══ Фрагмент текста
Но художник — это тот, кто одним-единственным бесповоротным “да!”
перечеркивает возможность любых выигрышей и потерь, ибо и те, и другие
существуют не в законе, не в сфере абсолютного послушания. Эта безоглядная
и абсолютно свободная похвала миру возносит сердце на совершенно иной
уровень жизнепереживания. Его баллотировочные шары уже не называются
более счастьем или несчастьем, а его полюса уже не именуются жизнью и
смертью. Его единица измерения — не напряжение между контрастными
парами. Неужто кто-то еще считает, будто искусство изображает то
прекрасное, которому соответствует нечто противоположное? (Понятие вкуса
— вот исток такого рода маленькой “красоты”.) Нет, искусство — это страсть к
целостности. Его результат — невозмутимое равновесие полносоставности.
[И если я не противился любящим, то лишь потому, что из всех форм
захвата одного человека другим признавал оправданной только такую —
поистине неудержимую. Будучи сам уязвим, я не хотел ставить любящую в
положение избегаемой; однако всегда при этом я жаждал прорыва! Меня
томило желание видеть ее окном в расширяющийся космос бытия. Окном, а
не зеркалом...]
Эти внезапные (как мне назвать их?) прыжки в пристрастную любовьпривязанность пробуждают во мне фантастически отважные воспоминания:
будто когда-то однажды я умел чувствовать бесконечно беспристрастно и
непривязанно...
Аскеза, разумеется, не выход; она — та же чувственность, только со
знаком минус. Впрочем, святому она может, в качестве вспомогательного
звена, оказаться полезной; в центре пересечения своих отречений он
обнаружит того Бога антимира. Бога невидимой сферы, который еще не
приступал к творенью.
Но тот, чье сознание принимает всякое земное явление чистым, а образ
правдивым,— может ли начинать с отречений? И даже если бы вначале они
оказались ему полезными и необходимыми, все же они заронили бы в него
семена лжи, хитрости, искательности, а под конец, где-нибудь в
пространствах его произведений, отомстили жесткостью, сухостью,
малодушием плода.
════
══ Исходные данные
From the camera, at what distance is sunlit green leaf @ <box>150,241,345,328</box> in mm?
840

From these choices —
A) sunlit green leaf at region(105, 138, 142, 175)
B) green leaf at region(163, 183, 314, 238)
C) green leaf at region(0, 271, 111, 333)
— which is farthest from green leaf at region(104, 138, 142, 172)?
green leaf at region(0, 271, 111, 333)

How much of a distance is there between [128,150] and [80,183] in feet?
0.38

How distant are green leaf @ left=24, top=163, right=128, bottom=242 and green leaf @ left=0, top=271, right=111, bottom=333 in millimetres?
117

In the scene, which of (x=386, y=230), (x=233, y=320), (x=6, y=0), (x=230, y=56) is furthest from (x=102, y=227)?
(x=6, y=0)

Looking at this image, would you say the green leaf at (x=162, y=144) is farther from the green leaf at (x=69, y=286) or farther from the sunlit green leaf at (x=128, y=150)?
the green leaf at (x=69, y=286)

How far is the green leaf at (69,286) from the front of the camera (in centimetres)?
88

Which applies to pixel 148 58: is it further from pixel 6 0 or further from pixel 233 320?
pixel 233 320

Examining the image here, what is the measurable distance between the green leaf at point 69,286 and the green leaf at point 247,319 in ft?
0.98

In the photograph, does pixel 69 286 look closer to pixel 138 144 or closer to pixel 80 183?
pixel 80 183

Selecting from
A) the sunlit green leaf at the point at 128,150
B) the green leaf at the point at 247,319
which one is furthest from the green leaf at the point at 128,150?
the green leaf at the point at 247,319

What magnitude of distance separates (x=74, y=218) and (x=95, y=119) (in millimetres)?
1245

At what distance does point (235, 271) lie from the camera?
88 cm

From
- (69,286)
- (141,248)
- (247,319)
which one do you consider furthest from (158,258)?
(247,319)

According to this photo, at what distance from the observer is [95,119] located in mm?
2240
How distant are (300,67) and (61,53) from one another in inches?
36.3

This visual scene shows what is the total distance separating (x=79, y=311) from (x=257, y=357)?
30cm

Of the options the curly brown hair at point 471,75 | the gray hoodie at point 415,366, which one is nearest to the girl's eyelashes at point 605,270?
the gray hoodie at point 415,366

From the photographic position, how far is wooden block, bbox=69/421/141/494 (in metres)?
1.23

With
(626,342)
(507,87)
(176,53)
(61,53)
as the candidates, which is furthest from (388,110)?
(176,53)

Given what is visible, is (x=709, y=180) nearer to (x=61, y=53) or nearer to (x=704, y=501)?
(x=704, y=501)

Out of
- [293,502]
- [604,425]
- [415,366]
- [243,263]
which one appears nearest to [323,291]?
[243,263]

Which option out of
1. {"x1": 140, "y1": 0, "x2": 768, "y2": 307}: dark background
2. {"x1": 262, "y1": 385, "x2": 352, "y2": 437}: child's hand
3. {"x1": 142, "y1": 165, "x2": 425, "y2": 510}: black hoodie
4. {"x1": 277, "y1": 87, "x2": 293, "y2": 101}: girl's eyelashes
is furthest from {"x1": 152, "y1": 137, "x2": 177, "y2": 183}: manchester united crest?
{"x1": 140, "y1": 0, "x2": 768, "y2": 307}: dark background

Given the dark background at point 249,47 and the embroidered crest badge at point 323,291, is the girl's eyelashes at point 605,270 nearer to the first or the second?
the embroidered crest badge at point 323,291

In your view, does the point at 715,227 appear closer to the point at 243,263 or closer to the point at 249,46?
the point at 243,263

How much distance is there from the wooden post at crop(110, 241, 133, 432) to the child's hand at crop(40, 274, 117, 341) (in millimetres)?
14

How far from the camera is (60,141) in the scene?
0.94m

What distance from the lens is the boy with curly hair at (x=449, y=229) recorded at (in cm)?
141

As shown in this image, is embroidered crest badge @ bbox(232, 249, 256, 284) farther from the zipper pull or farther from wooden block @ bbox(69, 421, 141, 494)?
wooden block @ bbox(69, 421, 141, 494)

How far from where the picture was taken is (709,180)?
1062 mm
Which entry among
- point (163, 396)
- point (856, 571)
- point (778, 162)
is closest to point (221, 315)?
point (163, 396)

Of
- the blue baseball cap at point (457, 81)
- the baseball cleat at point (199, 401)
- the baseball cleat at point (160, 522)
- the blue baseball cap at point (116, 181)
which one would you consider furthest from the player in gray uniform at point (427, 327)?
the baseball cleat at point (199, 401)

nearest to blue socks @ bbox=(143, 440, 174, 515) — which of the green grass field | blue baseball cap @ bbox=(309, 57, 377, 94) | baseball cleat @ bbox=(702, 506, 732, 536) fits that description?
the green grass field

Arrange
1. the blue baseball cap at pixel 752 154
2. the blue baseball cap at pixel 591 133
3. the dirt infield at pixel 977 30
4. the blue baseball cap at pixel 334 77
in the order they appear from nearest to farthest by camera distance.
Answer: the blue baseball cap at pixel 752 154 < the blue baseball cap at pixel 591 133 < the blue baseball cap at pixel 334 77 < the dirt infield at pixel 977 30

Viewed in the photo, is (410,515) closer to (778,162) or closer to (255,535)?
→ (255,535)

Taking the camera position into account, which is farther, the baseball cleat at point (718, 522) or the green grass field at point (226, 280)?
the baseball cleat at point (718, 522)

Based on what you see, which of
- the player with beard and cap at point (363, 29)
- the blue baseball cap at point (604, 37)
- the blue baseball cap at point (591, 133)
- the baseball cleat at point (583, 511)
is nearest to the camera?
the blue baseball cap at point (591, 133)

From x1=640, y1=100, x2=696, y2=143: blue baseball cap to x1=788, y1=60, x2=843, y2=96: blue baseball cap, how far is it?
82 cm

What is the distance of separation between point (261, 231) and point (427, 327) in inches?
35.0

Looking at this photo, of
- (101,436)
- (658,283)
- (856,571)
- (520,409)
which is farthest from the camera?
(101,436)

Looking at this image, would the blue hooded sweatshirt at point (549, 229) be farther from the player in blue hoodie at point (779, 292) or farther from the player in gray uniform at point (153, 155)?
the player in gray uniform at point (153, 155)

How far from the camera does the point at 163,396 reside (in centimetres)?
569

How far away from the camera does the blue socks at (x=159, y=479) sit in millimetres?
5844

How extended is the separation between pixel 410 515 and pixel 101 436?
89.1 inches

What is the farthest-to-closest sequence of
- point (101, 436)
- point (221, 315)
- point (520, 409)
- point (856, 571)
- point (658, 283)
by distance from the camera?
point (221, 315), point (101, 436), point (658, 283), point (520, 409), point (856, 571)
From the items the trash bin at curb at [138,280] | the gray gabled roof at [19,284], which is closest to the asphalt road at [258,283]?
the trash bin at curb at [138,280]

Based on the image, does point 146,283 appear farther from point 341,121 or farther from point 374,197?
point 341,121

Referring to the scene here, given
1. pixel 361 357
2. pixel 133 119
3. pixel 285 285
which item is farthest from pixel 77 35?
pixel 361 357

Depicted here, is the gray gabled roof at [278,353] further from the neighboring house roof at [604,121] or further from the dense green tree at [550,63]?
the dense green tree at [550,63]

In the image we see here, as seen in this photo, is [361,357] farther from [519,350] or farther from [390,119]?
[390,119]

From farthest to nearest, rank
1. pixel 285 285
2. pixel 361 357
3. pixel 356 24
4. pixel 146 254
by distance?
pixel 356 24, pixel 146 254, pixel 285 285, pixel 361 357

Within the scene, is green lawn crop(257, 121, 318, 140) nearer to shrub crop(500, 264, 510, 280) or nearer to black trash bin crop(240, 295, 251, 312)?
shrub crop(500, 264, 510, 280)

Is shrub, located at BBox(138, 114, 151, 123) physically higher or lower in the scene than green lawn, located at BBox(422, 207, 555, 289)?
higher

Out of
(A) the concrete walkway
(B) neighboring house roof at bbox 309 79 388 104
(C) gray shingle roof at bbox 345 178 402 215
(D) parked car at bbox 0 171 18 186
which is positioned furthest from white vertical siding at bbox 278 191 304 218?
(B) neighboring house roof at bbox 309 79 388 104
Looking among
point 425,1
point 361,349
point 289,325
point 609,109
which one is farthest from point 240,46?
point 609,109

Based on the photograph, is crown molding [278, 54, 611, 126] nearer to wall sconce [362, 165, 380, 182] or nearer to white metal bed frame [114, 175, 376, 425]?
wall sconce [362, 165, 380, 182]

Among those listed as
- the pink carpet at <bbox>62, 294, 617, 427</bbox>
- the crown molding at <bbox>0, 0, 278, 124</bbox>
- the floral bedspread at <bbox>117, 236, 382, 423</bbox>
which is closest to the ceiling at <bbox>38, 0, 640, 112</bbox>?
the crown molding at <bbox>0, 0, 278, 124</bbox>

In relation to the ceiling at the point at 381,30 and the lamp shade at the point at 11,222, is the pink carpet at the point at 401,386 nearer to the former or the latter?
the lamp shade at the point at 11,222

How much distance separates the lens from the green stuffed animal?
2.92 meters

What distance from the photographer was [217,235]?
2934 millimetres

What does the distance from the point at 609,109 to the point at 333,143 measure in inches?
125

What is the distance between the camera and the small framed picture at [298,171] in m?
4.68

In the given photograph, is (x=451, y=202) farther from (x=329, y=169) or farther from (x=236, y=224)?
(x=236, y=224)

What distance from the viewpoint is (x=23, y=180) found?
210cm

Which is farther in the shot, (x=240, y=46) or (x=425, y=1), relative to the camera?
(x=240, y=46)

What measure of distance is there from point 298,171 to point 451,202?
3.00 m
════
**Задания к выполнению**
A. Переведите на английский язык предложение из текста об искусстве и аскезе: «Нет, искусство — это страсть к целостности.»
B. Продолжите текст об искусстве и аскезе, начав сразу после его последнего предложения.
Записи здесь никакой роли не играют.

**Выполненные задания**
A. No, art is a passion for wholeness.

B.
Переписка... Боже мой, в каком я был плену и как сам пленял этой
зимой! Каждое письмо — выпад, почти атака с риском все разрушить, либо та
полнота душевной самоотдачи, когда меняется сам состав твоей крови. И так
изо дня в день. А ведь я приехал сюда в поисках наичистейшей
невозмутимости духа!
И такое — после чего? После почти двадцати лет, в продолжение
которых, в неуклонно возраставшей определенности моей воли, я организовал
свою жизнь так, чтобы никакая весть внешнего мира не была в состоянии
нарушить или затронуть ее сущностных ритмов...
Странная пугливость поселилась в моем сердце, вот почему оно кажется
мне таким незнакомым.
(Из черновика письма)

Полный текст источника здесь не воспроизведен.